BEGIN Quoted passage

The United States Department of Agriculture’s National Institute of Food and Agriculture (USDA-NIFA) is investing $14 million into dozens of projects aimed at advancing food safety research, outreach, and training.

First, $4.5 million will go to support work under NIFA’s Food Safety and Defense Program, which funds basic and applied research projects aimed at improving food contamination control by developing methods and procedures to identify, detect, enumerate, reduce, and mitigate pathogens, allergens, physical hazards, and heavy metals in foods. The program also funds projects that develop and validate innovative technologies for food processing, manufacturing, packaging, cleaning, and sanitation to reduce the presence of pathogens in food and processing facilities.  

A total of 12 projects will be funded through the Food Safety and Defense Program (FSDP), including one study led by Emory University to improve virus testing for produce. The project aims to develop laboratory tests for viruses that are also able to detect virus viability.

END Quoted passage
BEGIN Given information

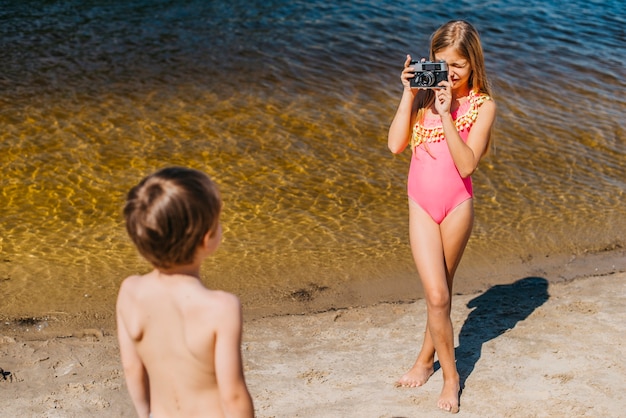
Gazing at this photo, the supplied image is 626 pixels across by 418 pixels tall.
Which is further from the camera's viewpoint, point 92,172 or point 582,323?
point 92,172

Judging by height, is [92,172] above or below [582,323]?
below

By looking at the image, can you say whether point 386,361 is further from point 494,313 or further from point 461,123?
point 461,123

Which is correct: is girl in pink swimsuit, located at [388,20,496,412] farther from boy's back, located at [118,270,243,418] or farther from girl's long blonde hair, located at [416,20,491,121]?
boy's back, located at [118,270,243,418]

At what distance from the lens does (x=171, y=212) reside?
2266 millimetres

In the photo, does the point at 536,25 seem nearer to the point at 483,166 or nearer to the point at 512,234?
the point at 483,166

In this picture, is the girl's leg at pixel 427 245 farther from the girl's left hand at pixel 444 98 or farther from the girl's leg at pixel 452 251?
the girl's left hand at pixel 444 98

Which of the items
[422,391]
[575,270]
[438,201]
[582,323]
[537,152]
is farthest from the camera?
[537,152]

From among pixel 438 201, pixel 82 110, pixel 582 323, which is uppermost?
pixel 438 201

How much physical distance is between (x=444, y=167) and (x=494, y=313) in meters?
1.76

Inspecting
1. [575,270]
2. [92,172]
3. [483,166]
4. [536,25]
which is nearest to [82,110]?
[92,172]

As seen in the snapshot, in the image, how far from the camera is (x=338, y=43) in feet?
38.1

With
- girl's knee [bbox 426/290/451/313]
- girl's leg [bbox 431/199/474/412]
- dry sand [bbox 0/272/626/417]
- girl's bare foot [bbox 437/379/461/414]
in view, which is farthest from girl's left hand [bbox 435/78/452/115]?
dry sand [bbox 0/272/626/417]

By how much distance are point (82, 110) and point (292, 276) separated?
4083 mm

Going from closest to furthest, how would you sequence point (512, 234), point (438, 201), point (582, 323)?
point (438, 201) < point (582, 323) < point (512, 234)
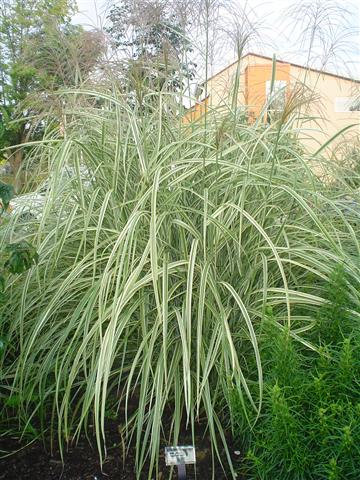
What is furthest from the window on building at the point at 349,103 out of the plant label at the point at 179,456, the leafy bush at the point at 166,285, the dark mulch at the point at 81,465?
the plant label at the point at 179,456

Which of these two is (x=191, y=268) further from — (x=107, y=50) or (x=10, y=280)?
(x=107, y=50)

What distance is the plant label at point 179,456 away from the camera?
4.44ft

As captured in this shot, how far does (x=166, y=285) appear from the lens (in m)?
1.60

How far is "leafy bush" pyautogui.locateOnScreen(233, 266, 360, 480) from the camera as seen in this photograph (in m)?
1.31

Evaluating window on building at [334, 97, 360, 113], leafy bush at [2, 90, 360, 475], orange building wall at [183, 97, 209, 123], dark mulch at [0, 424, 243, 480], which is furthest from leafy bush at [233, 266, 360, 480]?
window on building at [334, 97, 360, 113]

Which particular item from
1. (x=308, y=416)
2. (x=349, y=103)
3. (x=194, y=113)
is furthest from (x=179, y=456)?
(x=349, y=103)

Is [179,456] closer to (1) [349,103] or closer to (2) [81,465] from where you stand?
(2) [81,465]

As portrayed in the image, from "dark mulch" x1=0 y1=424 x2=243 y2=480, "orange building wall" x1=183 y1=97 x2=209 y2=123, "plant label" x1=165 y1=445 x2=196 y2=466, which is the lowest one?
"dark mulch" x1=0 y1=424 x2=243 y2=480

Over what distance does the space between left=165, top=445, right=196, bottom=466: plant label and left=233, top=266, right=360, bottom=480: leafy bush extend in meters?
0.17

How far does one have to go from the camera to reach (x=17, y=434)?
1894 mm

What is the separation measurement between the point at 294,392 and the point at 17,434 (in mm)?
1105

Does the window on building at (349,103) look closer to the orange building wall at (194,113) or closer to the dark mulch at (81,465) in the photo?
the orange building wall at (194,113)

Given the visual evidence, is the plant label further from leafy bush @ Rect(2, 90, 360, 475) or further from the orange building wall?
the orange building wall

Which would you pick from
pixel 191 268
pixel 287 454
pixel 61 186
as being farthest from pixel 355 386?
pixel 61 186
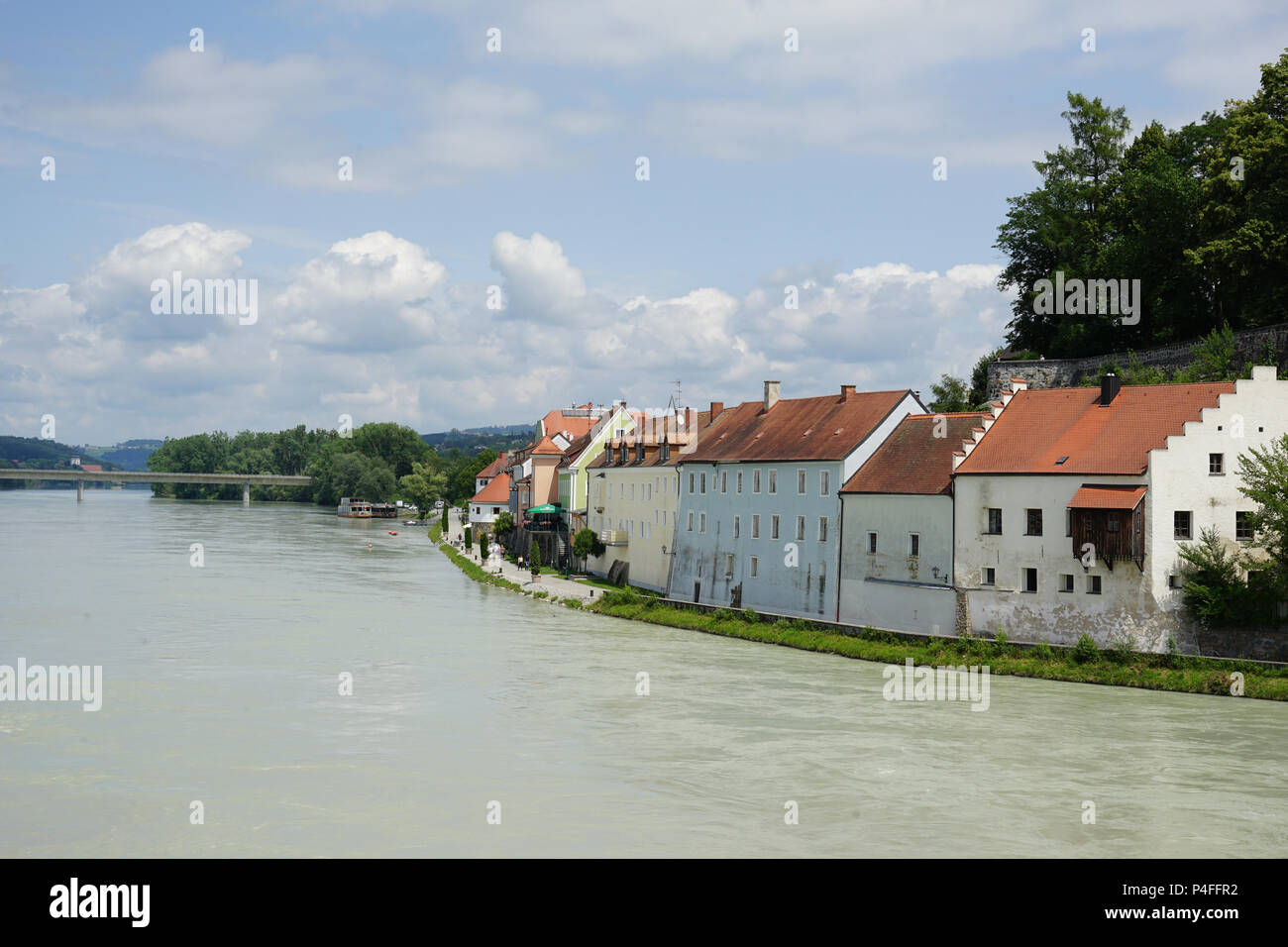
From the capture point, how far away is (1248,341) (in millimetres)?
46438

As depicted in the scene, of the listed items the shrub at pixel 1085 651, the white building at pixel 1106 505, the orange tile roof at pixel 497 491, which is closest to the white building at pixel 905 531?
the white building at pixel 1106 505

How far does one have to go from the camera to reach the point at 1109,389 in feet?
122

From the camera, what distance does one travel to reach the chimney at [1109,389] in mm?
37156

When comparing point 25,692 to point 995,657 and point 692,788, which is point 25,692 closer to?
point 692,788

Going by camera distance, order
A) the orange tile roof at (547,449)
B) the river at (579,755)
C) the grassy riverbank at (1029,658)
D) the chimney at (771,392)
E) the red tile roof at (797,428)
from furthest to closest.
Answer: the orange tile roof at (547,449)
the chimney at (771,392)
the red tile roof at (797,428)
the grassy riverbank at (1029,658)
the river at (579,755)

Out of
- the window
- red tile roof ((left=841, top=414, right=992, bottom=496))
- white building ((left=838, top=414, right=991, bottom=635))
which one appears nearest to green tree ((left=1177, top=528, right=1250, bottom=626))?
the window

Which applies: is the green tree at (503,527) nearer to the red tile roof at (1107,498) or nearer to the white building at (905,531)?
the white building at (905,531)

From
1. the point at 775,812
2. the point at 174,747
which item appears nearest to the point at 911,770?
the point at 775,812

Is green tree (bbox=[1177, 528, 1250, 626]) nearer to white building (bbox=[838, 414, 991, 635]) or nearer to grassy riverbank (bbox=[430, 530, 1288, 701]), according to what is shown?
grassy riverbank (bbox=[430, 530, 1288, 701])

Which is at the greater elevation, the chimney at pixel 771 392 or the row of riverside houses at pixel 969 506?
the chimney at pixel 771 392

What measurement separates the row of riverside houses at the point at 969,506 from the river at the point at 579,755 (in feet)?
12.5

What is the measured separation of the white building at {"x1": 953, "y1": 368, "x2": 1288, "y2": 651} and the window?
0.14 ft

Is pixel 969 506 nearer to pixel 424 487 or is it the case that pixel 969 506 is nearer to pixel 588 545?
pixel 588 545

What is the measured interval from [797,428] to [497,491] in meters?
63.1
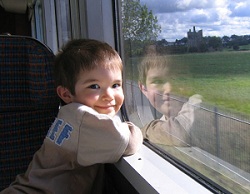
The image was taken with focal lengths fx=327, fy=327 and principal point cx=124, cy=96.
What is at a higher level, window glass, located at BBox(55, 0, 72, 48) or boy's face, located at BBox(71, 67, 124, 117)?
window glass, located at BBox(55, 0, 72, 48)

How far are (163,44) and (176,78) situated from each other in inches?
6.2

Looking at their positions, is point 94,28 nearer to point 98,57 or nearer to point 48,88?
point 48,88

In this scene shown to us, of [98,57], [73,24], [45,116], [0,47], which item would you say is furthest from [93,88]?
[73,24]

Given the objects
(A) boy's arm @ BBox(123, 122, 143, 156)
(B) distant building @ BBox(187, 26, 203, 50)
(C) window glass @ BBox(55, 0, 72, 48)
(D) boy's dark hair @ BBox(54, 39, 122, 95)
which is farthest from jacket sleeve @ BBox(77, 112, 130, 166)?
(C) window glass @ BBox(55, 0, 72, 48)

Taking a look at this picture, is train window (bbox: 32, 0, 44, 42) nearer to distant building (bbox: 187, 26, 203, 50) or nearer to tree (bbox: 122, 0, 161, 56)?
tree (bbox: 122, 0, 161, 56)

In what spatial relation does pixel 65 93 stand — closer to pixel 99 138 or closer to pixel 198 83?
pixel 99 138

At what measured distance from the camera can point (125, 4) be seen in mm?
1571

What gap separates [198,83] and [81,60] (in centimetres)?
43

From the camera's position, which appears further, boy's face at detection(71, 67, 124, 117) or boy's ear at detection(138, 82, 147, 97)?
boy's ear at detection(138, 82, 147, 97)

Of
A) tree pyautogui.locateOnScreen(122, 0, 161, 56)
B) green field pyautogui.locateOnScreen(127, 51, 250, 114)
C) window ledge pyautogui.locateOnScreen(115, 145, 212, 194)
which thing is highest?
tree pyautogui.locateOnScreen(122, 0, 161, 56)

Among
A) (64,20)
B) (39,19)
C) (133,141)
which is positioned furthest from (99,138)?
(39,19)

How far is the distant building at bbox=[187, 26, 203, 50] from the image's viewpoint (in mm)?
945

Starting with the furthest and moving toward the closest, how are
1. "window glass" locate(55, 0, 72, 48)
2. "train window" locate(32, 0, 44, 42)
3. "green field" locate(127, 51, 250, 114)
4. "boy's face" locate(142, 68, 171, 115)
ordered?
"train window" locate(32, 0, 44, 42)
"window glass" locate(55, 0, 72, 48)
"boy's face" locate(142, 68, 171, 115)
"green field" locate(127, 51, 250, 114)

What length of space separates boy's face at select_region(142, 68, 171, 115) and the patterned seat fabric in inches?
16.3
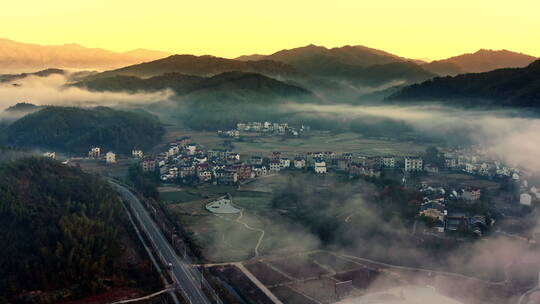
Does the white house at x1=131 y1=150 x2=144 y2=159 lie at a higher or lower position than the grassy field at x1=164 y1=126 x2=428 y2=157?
lower

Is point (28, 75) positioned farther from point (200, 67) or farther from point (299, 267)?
point (299, 267)

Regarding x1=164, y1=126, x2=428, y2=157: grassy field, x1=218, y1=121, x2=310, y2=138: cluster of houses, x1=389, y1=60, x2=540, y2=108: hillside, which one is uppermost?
x1=389, y1=60, x2=540, y2=108: hillside

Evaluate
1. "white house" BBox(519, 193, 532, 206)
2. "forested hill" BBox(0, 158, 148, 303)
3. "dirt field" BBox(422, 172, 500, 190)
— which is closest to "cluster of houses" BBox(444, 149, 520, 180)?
"dirt field" BBox(422, 172, 500, 190)

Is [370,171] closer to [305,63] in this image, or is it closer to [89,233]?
[89,233]

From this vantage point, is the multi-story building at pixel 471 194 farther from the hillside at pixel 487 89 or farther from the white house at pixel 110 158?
the white house at pixel 110 158

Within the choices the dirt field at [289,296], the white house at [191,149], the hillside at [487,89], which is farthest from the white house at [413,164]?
the dirt field at [289,296]

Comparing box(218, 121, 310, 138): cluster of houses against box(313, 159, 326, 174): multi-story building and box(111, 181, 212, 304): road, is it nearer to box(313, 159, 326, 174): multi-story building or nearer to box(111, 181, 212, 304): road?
box(313, 159, 326, 174): multi-story building
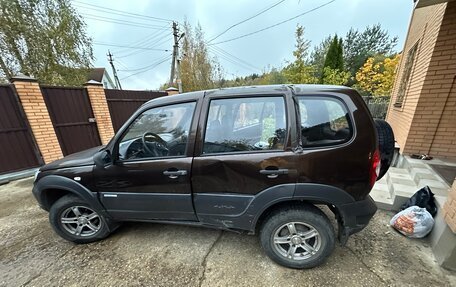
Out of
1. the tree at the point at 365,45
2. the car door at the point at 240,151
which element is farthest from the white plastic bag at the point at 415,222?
the tree at the point at 365,45

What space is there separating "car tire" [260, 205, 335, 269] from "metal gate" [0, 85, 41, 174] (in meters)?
6.19

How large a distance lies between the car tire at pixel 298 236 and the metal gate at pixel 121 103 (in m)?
6.76

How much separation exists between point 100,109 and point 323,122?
660 cm

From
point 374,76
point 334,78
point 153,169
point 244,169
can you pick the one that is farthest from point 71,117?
point 374,76

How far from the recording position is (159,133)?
2209 mm

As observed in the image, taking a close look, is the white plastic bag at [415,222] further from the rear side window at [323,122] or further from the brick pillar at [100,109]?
the brick pillar at [100,109]

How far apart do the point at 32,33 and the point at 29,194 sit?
278 inches

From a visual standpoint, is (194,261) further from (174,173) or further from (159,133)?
(159,133)

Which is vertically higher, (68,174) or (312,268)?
(68,174)

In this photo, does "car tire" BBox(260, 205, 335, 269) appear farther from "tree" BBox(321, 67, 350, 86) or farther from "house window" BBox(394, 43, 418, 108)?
"tree" BBox(321, 67, 350, 86)

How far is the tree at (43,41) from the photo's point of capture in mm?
6859

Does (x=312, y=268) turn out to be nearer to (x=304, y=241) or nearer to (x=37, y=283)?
(x=304, y=241)

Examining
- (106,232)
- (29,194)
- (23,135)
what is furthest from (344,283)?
(23,135)

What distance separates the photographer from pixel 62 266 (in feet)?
6.90
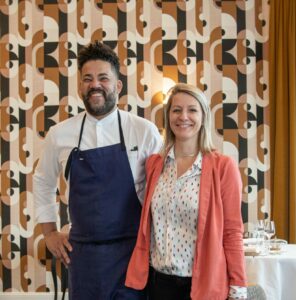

END Given information

Task goal »
Transcribe the passage from the food safety funding text above, starting with "First, $4.5 million" and going on through "detect virus viability.".

Reply to the exercise »
First, $4.5 million will go to support work under NIFA’s Food Safety and Defense Program, which funds basic and applied research projects aimed at improving food contamination control by developing methods and procedures to identify, detect, enumerate, reduce, and mitigate pathogens, allergens, physical hazards, and heavy metals in foods. The program also funds projects that develop and validate innovative technologies for food processing, manufacturing, packaging, cleaning, and sanitation to reduce the presence of pathogens in food and processing facilities.  

A total of 12 projects will be funded through the Food Safety and Defense Program (FSDP), including one study led by Emory University to improve virus testing for produce. The project aims to develop laboratory tests for viruses that are also able to detect virus viability.